§ **Data below**:
########

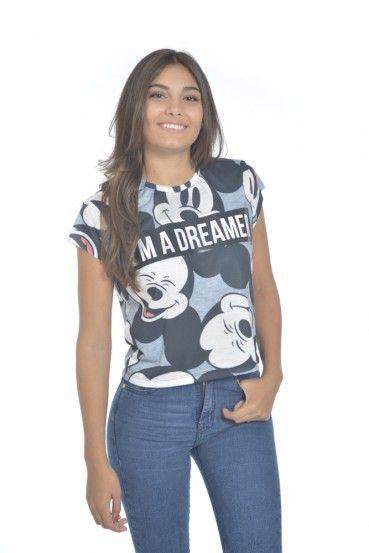 Página 2 | Remeras y Camisas de 47 Street - Indumentaria Teen | 47 Street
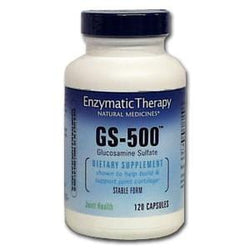 Enzymatic Therapy GS-500 - 120 caps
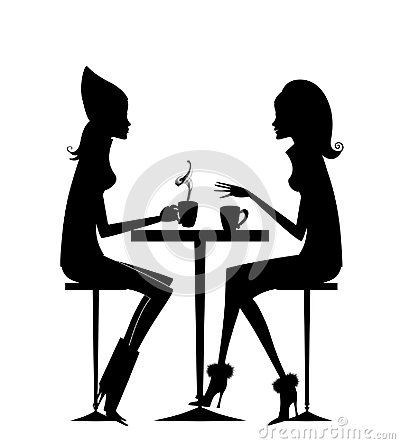 Free Fashion Silhouette Of Two Girlfriends Having Coffee Stock Photos - 102500723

########

§ **Exercise details**:
Set down, in exact form, only the lines that start at the one containing "Enzymatic Therapy GS-500 - 120 caps" and finish at the last line of the material; pictures do not go in.

§ **Exercise response**:
 Enzymatic Therapy GS-500 - 120 caps
 Free Fashion Silhouette Of Two Girlfriends Having Coffee Stock Photos - 102500723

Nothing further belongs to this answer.